= Hong Kong Classic Cup =

The Hong Kong Classic Cup is a Thoroughbred set weights horse race in Hong Kong for four year olds, run over a distance of 1800 metres. The first three finishers in this race have priority to run in the Hong Kong Derby, which is the most prestigious race on the domestic racing calendar.
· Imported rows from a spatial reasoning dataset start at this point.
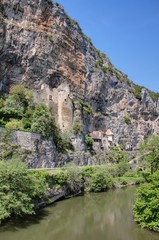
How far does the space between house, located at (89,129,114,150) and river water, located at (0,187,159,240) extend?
91.2 feet

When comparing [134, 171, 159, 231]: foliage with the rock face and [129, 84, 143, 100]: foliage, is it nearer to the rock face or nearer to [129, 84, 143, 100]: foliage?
the rock face

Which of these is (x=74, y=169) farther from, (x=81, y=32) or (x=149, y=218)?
(x=81, y=32)

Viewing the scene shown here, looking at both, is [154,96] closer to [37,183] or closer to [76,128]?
[76,128]

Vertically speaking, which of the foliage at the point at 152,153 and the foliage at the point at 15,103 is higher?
the foliage at the point at 15,103

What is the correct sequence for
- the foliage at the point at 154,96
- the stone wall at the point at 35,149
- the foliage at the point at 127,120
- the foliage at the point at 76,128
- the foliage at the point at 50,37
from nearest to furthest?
the stone wall at the point at 35,149 < the foliage at the point at 76,128 < the foliage at the point at 50,37 < the foliage at the point at 127,120 < the foliage at the point at 154,96

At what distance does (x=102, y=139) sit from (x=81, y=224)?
4209 cm

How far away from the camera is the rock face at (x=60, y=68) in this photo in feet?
183

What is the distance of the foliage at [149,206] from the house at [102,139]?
38.1m

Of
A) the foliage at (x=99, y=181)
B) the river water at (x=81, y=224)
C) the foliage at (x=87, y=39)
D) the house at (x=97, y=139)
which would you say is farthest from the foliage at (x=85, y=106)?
the river water at (x=81, y=224)

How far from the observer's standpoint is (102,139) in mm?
68125

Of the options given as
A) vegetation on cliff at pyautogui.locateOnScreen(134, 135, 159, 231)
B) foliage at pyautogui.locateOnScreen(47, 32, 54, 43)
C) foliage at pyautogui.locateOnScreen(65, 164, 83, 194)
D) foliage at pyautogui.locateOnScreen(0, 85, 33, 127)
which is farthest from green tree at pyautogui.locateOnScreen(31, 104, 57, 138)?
vegetation on cliff at pyautogui.locateOnScreen(134, 135, 159, 231)

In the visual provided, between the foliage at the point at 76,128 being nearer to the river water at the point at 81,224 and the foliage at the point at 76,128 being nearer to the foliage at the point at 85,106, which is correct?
the foliage at the point at 85,106

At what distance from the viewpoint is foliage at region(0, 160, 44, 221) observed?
927 inches

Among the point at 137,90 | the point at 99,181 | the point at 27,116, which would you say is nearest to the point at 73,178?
the point at 99,181
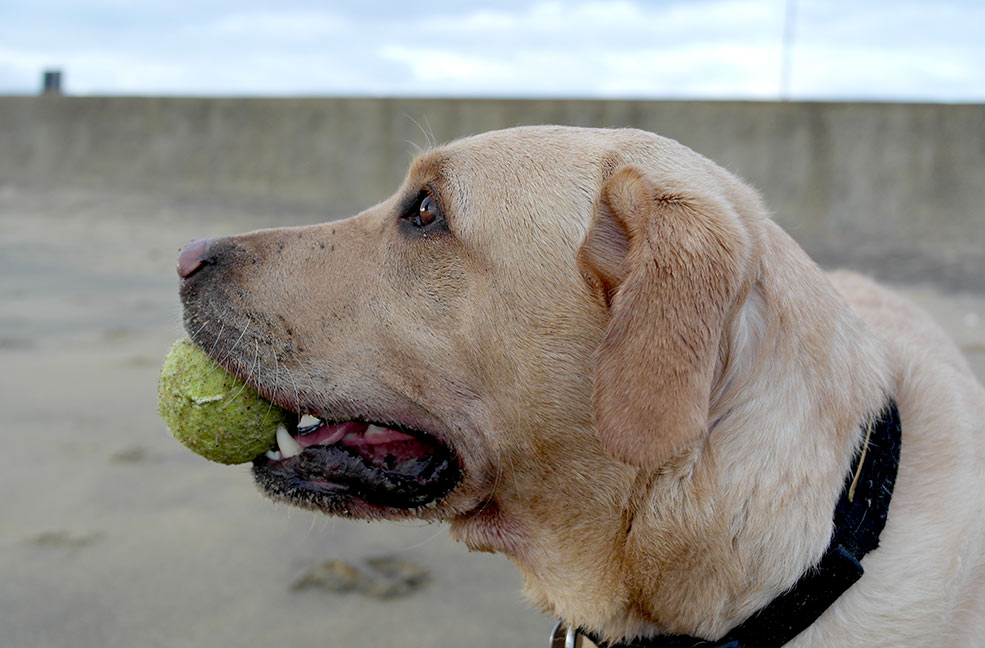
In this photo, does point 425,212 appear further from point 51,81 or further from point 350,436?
point 51,81

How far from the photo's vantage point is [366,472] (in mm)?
2518

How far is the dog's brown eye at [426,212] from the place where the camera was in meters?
2.54

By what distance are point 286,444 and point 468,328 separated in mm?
650

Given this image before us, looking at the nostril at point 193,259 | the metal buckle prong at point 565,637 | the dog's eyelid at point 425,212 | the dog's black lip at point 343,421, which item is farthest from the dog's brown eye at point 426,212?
the metal buckle prong at point 565,637

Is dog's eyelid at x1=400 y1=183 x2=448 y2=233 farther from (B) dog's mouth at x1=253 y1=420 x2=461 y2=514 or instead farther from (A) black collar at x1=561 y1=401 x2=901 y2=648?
(A) black collar at x1=561 y1=401 x2=901 y2=648

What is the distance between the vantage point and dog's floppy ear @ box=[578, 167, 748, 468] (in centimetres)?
203

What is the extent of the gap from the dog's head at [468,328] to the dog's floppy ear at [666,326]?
0.16 feet

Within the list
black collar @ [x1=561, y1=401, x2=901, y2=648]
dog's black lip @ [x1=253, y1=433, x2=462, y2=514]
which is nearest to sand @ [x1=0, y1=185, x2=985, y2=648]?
dog's black lip @ [x1=253, y1=433, x2=462, y2=514]

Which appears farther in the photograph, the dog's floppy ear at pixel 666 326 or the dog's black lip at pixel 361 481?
the dog's black lip at pixel 361 481

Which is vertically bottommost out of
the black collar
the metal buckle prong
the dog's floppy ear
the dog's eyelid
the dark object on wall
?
the metal buckle prong

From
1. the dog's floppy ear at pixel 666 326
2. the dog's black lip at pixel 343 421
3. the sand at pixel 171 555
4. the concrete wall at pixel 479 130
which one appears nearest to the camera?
the dog's floppy ear at pixel 666 326

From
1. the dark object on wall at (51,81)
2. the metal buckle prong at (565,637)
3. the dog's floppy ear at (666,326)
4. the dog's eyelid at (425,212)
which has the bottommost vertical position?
the metal buckle prong at (565,637)

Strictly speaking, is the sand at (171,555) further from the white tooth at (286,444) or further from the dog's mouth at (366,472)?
the white tooth at (286,444)

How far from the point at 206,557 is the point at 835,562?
2526 mm
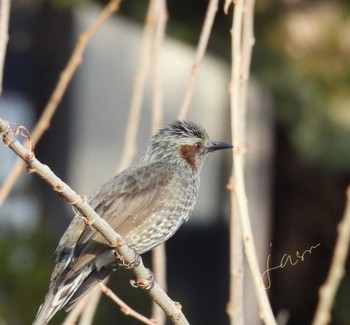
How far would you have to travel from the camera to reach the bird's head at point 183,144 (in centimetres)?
564

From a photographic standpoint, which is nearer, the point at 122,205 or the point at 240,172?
the point at 240,172

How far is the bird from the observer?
4.65m

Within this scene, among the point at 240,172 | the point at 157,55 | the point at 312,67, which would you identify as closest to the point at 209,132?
the point at 312,67

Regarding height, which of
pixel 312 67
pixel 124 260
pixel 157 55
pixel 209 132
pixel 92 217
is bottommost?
pixel 124 260

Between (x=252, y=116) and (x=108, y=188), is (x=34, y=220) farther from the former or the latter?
(x=108, y=188)

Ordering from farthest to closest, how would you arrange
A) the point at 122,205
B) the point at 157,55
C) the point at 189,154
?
the point at 189,154 < the point at 122,205 < the point at 157,55

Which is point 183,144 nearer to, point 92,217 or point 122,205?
point 122,205

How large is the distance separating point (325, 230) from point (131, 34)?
254 centimetres

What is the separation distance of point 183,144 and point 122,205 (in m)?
0.83

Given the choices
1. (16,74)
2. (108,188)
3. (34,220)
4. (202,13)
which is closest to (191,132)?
(108,188)

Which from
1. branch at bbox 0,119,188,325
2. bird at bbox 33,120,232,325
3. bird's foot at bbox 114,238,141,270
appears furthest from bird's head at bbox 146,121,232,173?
bird's foot at bbox 114,238,141,270

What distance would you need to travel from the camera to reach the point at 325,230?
32.4ft

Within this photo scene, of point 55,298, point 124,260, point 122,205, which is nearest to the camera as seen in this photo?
point 124,260

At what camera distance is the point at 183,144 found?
18.7ft
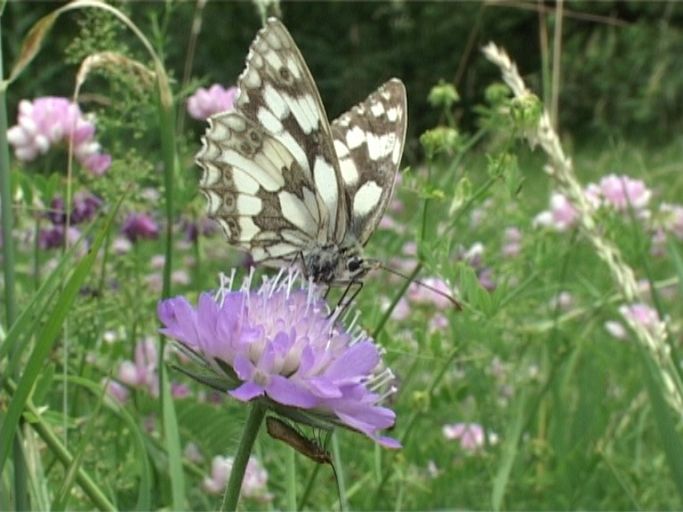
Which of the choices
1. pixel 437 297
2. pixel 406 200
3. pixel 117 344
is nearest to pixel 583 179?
pixel 406 200

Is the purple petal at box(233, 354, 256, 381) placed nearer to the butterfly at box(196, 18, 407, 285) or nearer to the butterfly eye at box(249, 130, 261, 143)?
the butterfly at box(196, 18, 407, 285)

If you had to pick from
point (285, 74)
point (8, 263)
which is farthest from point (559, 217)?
point (8, 263)

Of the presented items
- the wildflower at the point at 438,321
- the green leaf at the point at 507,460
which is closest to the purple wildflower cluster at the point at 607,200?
the wildflower at the point at 438,321

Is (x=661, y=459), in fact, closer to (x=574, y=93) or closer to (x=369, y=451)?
(x=369, y=451)

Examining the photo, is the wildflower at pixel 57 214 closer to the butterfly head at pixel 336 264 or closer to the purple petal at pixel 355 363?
the butterfly head at pixel 336 264

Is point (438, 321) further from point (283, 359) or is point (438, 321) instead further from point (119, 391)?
point (283, 359)

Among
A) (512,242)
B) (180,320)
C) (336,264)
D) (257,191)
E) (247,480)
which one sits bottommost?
(247,480)

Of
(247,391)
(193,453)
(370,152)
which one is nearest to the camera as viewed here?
(247,391)
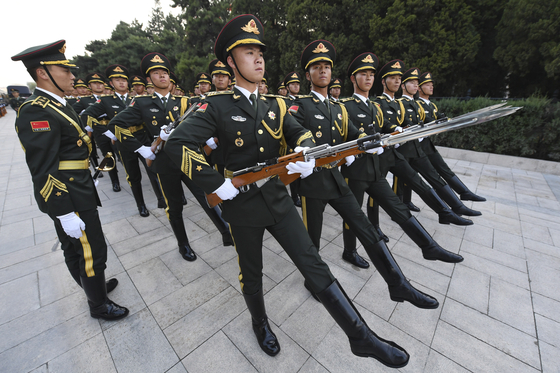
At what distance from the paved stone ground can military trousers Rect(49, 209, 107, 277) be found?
679 mm

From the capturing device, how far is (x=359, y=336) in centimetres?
198

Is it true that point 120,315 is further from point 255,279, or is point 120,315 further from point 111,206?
point 111,206

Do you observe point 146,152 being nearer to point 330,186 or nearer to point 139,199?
point 139,199

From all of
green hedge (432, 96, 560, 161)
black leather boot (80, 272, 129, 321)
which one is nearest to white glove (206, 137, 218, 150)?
black leather boot (80, 272, 129, 321)

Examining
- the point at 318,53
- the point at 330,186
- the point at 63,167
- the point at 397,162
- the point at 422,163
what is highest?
the point at 318,53

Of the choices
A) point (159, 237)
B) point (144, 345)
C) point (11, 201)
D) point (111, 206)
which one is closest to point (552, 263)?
point (144, 345)

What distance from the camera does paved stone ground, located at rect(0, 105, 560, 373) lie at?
2.25m

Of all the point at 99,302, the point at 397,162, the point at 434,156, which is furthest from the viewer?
the point at 434,156

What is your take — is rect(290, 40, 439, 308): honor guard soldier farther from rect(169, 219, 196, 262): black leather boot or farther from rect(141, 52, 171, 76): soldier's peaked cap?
rect(141, 52, 171, 76): soldier's peaked cap

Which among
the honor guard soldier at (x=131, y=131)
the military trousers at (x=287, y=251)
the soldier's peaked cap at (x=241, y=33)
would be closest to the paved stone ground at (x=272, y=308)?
the military trousers at (x=287, y=251)

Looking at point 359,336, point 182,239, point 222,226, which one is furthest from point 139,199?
point 359,336

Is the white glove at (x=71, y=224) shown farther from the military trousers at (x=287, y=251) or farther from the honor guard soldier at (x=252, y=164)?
the military trousers at (x=287, y=251)

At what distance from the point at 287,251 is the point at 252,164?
835 millimetres

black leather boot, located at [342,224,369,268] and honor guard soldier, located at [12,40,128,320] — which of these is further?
black leather boot, located at [342,224,369,268]
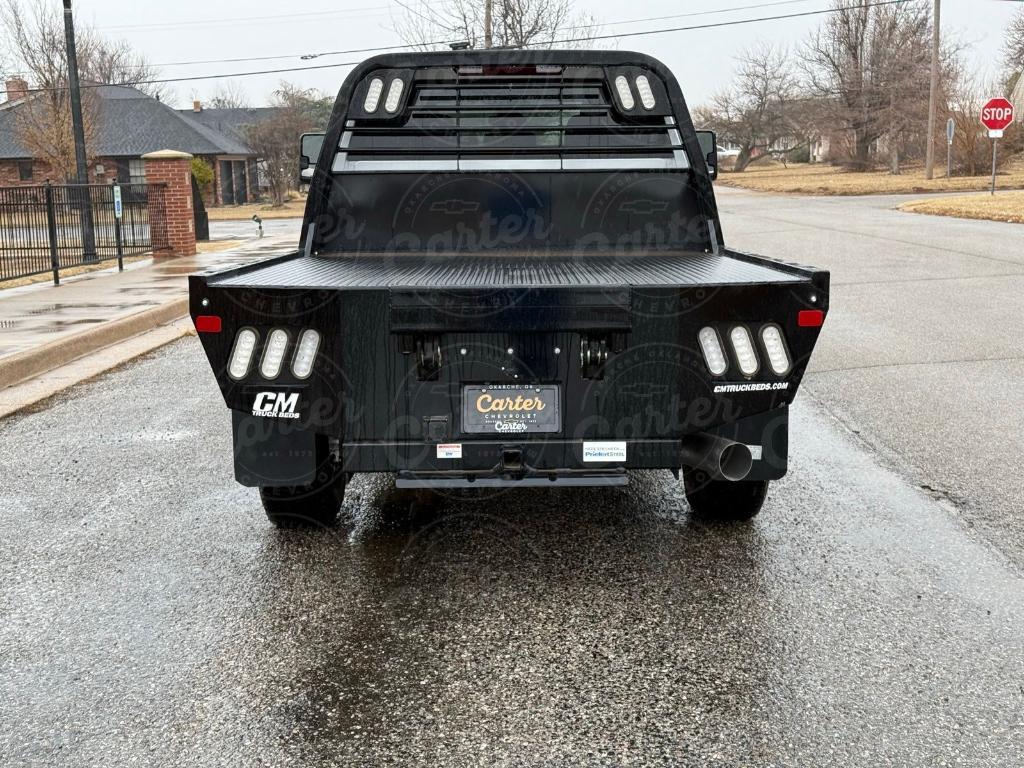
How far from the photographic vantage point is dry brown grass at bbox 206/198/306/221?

The race was known as the Hong Kong Derby Trial until 2010.

==Winners since 2006==
| Year | Winner | Age | Jockey | Trainer | Time |
| 2006 | Hello Pretty | 4 | Gérald Mossé | Francis Lui Kin-wai | 1:47.70 |
| 2007 | Floral Pegasus | 4 | Gérald Mossé | Tony Cruz | 1:48.80 |
| 2008 | Green Birdie | 4 | Olivier Doleuze | Caspar Fownes | 1:48.60 |
| 2009 | Unique Jewellery | 4 | Olivier Doleuze | John Size | 1:48.93 |
| 2010 | King Dancer | 4 | Gérald Mossé | Sean Woods | 1:48.19 |
| 2011 | Ambitious Dragon | 4 | Maxime Guyon | Anthony Millard | 1:48.03 |
| 2012 | Zaidan | 4 | Olivier Doleuze | John Moore | 1:48.70 |
| 2013 | It Has To Be You | 4 | Timothy Clark | John Size | 1:48.91 |
| 2014 | Designs On Rome | 4 | Tommy Berry | John Moore | 1:47.91 |
| 2015 | Thunder Fantasy | 4 | Karis Teetan | John Size | 1:48.62 |
| 2016 | Sun Jewellery | 4 | Ryan Moore | John Size | 1:48.01 |
| 2017 | Rapper Dragon | 4 | João Moreira | John Moore | 1:46.98 |
| 2018 | Singapore Sling | 4 | Chad Schofield | Anthony Millard | 1:46.99 |
| 2019 | Mission Tycoon | 4 | Derek Leung Ka-chun | Frankie Lor Fu-chuen | 1:47.00 |
| 2020 | Golden Sixty | 4 | Vincent Ho Chak-yiu | Francis Lui Kin-wai | 1:45.88 |
| 2021 | Healthy Happy | 4 | Alexis Badel | Frankie Lor Fu-chuen | 1:47.21 |
| 2022 | California Spangle | 4 | Zac Purton | Tony Cruz | 1:46.98 |
| 2023 | Super Sunny Sing | 4 | Vincent Ho Chak-yiu | Chris So Wai-yin | 1:46.26 |
| 2024 | Helios Express | 4 | Hugh Bowman | John Size | 1:47.73 |
| 2025 | Rubylot | 4 | Brenton Avdulla | David Hayes | 1:46.29 |
| 2026 | Stormy Grove | 4 | Harry Bentley | Frankie Lor Fu-chuen | 1:46.62 |
 The 2010 winner King Dancer was later exported to Europe and renamed Uramazin.